What to work on =
Please convert the data, starting with the line that contains "This snapshot reveals" and continuing through the end of the data, into a JSON list of strings with one string per line. Leave out blank lines.

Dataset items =
★ ★ ★ ★ ★
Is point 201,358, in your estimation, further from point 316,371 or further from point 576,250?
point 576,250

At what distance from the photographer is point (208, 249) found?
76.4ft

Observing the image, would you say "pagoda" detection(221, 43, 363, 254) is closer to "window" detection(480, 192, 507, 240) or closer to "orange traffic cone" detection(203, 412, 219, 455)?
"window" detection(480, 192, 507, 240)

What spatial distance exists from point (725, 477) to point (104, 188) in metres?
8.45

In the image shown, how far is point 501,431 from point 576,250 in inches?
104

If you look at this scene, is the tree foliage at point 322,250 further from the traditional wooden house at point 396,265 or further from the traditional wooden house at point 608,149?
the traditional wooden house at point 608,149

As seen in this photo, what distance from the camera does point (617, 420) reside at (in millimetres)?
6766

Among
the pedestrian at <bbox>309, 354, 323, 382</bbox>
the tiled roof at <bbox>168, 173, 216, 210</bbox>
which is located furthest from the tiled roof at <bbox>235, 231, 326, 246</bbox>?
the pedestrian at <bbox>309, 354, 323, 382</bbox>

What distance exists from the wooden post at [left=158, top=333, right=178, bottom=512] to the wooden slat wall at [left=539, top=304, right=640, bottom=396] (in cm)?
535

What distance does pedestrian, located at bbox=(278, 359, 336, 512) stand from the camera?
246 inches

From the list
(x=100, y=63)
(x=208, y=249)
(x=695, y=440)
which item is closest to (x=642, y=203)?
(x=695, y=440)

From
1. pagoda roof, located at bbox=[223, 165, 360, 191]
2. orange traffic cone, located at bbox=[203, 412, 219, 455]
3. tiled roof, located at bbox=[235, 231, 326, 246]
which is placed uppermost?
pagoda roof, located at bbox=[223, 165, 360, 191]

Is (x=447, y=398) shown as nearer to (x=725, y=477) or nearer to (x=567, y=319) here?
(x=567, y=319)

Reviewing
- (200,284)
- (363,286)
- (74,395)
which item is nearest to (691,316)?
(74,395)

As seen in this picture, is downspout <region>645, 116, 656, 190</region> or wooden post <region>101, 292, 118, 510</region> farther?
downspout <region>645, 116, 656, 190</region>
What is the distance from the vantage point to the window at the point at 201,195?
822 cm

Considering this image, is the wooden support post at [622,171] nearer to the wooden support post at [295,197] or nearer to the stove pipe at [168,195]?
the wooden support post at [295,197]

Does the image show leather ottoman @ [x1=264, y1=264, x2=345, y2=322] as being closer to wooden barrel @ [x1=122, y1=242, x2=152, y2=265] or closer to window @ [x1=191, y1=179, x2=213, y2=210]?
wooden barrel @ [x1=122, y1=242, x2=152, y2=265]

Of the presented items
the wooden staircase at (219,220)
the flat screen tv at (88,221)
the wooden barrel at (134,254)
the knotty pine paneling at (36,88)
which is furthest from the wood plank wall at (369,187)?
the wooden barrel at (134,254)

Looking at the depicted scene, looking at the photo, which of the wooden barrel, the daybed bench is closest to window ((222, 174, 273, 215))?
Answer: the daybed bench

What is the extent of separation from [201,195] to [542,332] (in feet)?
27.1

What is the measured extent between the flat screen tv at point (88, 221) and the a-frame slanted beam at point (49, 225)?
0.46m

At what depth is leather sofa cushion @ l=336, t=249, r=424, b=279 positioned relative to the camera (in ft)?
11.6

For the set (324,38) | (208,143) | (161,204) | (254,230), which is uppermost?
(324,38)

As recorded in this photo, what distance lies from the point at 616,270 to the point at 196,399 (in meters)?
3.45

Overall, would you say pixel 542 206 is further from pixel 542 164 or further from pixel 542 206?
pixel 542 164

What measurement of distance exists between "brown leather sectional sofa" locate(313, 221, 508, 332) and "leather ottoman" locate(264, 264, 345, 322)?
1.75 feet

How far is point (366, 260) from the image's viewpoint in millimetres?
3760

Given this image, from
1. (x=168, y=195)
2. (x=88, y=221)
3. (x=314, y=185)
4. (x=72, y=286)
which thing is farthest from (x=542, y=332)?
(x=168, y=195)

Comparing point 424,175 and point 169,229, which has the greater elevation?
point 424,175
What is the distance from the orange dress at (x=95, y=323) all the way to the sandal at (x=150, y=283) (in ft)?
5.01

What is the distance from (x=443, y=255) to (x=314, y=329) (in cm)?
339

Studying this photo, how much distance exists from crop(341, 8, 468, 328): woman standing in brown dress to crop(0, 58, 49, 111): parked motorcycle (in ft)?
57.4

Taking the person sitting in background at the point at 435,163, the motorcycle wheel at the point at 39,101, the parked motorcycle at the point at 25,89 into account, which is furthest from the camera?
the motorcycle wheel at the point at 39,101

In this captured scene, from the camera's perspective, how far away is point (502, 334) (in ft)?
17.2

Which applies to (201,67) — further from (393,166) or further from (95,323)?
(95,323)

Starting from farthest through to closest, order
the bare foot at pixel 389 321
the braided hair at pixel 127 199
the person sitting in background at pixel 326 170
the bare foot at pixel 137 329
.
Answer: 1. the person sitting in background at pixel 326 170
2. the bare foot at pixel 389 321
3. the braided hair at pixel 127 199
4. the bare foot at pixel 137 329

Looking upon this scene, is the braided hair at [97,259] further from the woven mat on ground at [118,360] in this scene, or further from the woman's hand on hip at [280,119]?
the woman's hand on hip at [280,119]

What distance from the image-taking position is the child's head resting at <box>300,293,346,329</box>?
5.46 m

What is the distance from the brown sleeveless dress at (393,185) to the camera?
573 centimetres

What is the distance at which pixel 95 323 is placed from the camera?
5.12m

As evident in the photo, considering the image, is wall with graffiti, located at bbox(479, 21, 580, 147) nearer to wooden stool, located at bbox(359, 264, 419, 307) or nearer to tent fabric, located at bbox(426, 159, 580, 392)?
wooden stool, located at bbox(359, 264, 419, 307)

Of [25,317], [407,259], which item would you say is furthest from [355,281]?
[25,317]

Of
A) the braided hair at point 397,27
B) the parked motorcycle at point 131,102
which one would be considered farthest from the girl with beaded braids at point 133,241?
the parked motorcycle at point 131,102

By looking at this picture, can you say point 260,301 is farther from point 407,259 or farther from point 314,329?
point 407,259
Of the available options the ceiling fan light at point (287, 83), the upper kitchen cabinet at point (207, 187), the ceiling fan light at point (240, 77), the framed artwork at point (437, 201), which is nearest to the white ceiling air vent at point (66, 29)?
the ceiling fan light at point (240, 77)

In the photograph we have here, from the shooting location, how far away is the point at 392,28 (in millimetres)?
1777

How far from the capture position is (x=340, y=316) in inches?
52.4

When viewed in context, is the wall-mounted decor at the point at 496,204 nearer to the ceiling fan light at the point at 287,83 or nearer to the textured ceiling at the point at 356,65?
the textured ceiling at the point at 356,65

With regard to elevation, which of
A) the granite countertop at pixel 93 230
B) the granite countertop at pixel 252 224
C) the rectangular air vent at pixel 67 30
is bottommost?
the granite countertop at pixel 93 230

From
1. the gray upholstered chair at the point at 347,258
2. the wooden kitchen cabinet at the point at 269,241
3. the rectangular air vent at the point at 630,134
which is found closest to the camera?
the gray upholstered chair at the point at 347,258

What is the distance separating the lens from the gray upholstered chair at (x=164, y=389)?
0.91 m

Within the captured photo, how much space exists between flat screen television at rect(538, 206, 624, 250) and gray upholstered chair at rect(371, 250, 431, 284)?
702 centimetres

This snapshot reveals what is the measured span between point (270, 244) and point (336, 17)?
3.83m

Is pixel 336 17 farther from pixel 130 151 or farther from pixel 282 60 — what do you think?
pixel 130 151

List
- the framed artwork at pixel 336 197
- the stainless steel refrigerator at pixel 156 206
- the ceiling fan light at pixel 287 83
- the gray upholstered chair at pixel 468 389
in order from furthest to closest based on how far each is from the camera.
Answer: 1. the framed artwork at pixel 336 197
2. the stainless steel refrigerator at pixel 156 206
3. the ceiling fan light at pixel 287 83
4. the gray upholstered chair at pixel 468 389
★ ★ ★ ★ ★
Solution to this task =
[
  "This snapshot reveals what is the measured span between point (270, 244) and point (336, 17)?",
  "3.83m",
  "Is pixel 336 17 farther from pixel 130 151 or farther from pixel 282 60 — what do you think?",
  "pixel 130 151",
  "List",
  "- the framed artwork at pixel 336 197",
  "- the stainless steel refrigerator at pixel 156 206",
  "- the ceiling fan light at pixel 287 83",
  "- the gray upholstered chair at pixel 468 389",
  "in order from furthest to closest based on how far each is from the camera.",
  "Answer: 1. the framed artwork at pixel 336 197",
  "2. the stainless steel refrigerator at pixel 156 206",
  "3. the ceiling fan light at pixel 287 83",
  "4. the gray upholstered chair at pixel 468 389"
]